Admittedly, it's not that new. It is, after all, issue #159 of the publication that started life way back in 1978.

However, it does, at least, have a change of title, reverting to the one it used before that fancy Empire Strikes Back came out.

And it does so while giving us a free poster and the chance to win an Atari.

According to the cover, we can also win ten fan club memberships.

Thrilling stuff indeed.

Plus, there's Alan Moore's yarn Blind Fury! starring Luke Skywalker and someone called Rur.

There may also be a Tale of the Watcher but don't quote me on that.

Spider-Man Pocket Book #28

The demise of the pocket books continues unabated, as Spider-Man's digest series also unleashes its final issue.

And how does he do it?

I'm going to guess he does it by reprinting Amazing Spider-Man #50 in which the webbed wonder decides to retire from super-heroing, until his encounter with a robbery makes him realise a man with his powers has no choice but to help those who can't help themselves.

Admittedly, I could be totally wrong about that but, given the contents of the previous issue, that would not seem to be an unreasonable guess.

X-Men Pocket Book #28

And yet another pocket book kicks the bucket.

I do believe the terrific teens must face the Changeling - and his boss the Mutant Master.
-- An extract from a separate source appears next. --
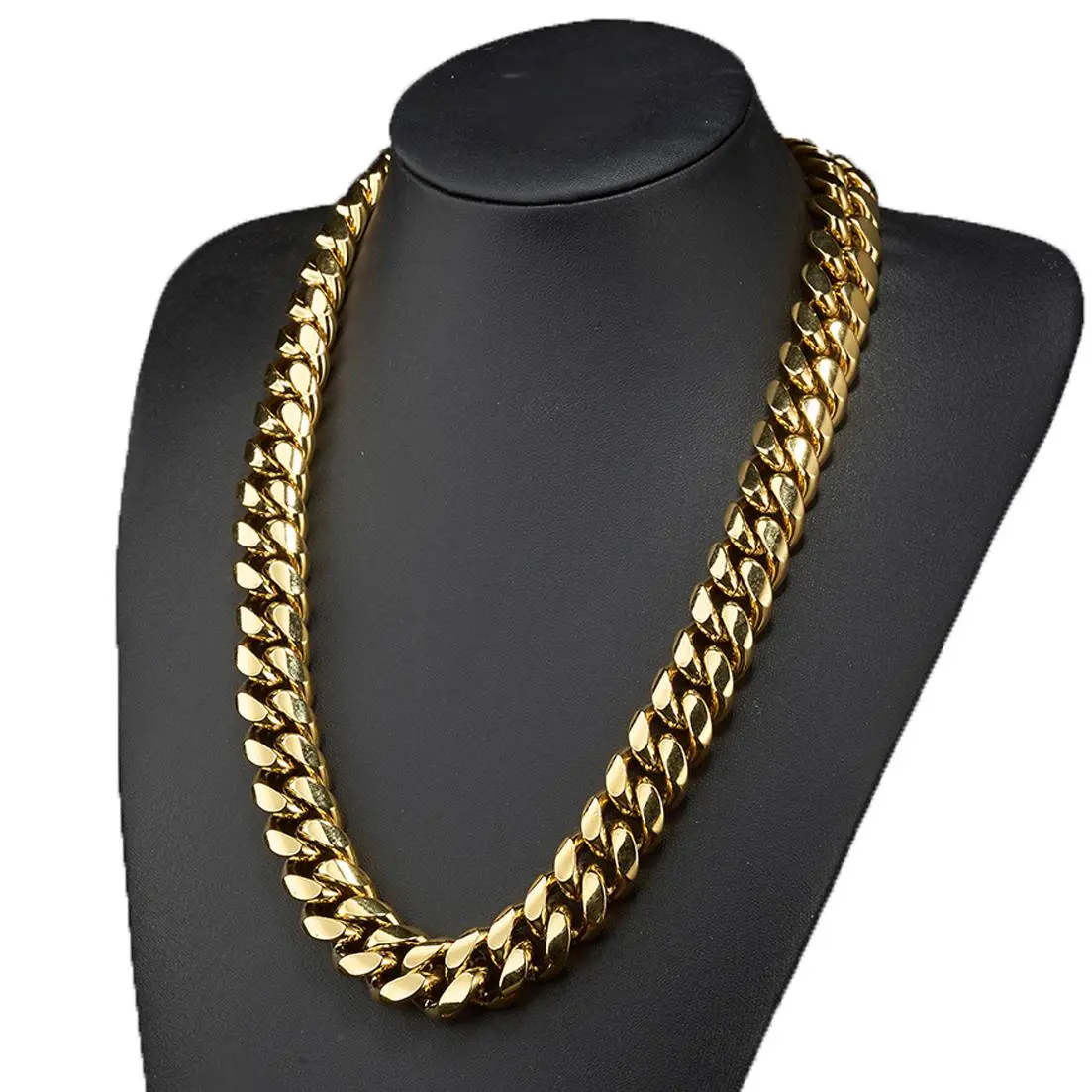 14K/18K Vacuum-gold Plated Hip Hop Jewelry Stainless Steel Miami Cuban Link Chain Necklace or Bracelet Fashion Accessory Men Women unisex Monaco italy Mexico & Micro Promise chains for Husband Boyfriend Valentines Birthday Gift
The villains aiming to fill the void left by Magneto, by recruiting the services of Unus, the Blob and the Vanisher.

Rampage Monthly #49, Iron Fist

Their name may be in big letters at the top of the cover but, below that, the X-Men have to make way for Iron Fist who stars in an escapade entitled The Dragon Dies at Dawn.

I do believe the mutants are battling the Hellfire Club and its plans to gain control of Jean Grey. But to do it, they need the help of the Dazzler.
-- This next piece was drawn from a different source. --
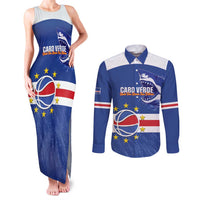 Cape Verde Basketball Custom Couples Matching Tank Maxi Dress and Long Sleeve Button Shirt Come On Blue Sharks - Wonder Print Shop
Elsewhere, the Thing and Starhawk get mixed up in Counter-Earth shenanigans, as they go in search of the kidnapped Alicia Masters.

Monster Monthly #4

Monster Monthly hits its sensational fourth issue by taking a look at the Abominable Dr Phibes.
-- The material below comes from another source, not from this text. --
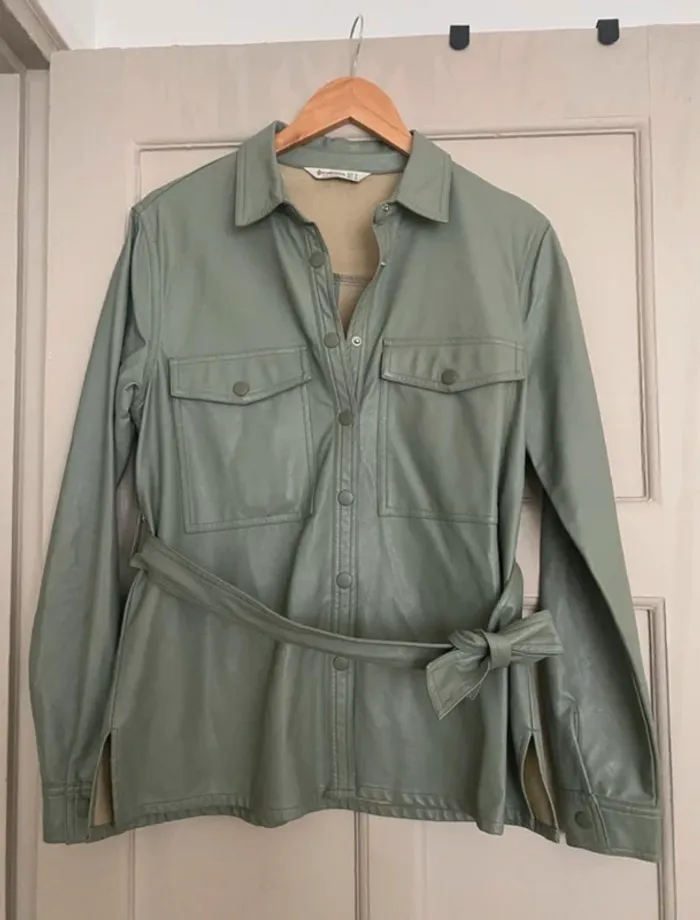 Veste ciré vert amande imperméable ceinture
And we even get a poster of him!

Which is what you'd expect. After all, who wouldn't want a huge big photo of Dr Phibes on their wall?

Sadly, I can't say anything else about this issue's contents, as there seems to be no information available online and, in a feat of marketing genius, the cover text is all but unreadable.

Worzel Gummidge #10, Marvel UK

Britain's favourite scarecrow celebrates his tenth issue.

And we get the chance to win a Worzel doll!

I think we'd all love to have that watching over us as we try to get to sleep at night.

But even that's not enough for Marvel UK, because the mag also gives us the chance to build and colour its Country Caravan.

I must say it's a bit of a shock to discover Marvel UK has a Country Caravan but it's nice to know Dez, Paul and the two Alans have somewhere to spend their summer holidays together.

Starburst magazine #47

The UK's top sci-fi mag gives us an issue dedicated to Fantasy thanks to a look at The Cat People and Conan.

But that doesn't mean there's not space for a look at The Thing and Swamp Thing.

There's also coverage of films called Heartbeeps and Parasite, neither of which I've ever encountered in my movie-watching activities.

But, wait a second. None of that matters. All that really matters is this issue features a retrospective dedicated to classic TV serial Timeslip!

Now we're talking!

Scooby-Doo and his TV Friends #20

Once again, the contents of an issue of Scooby-Doo and his TV Friends must remain a mystery to us. 

And, this time, it's issue #20 that eludes all signs of detection.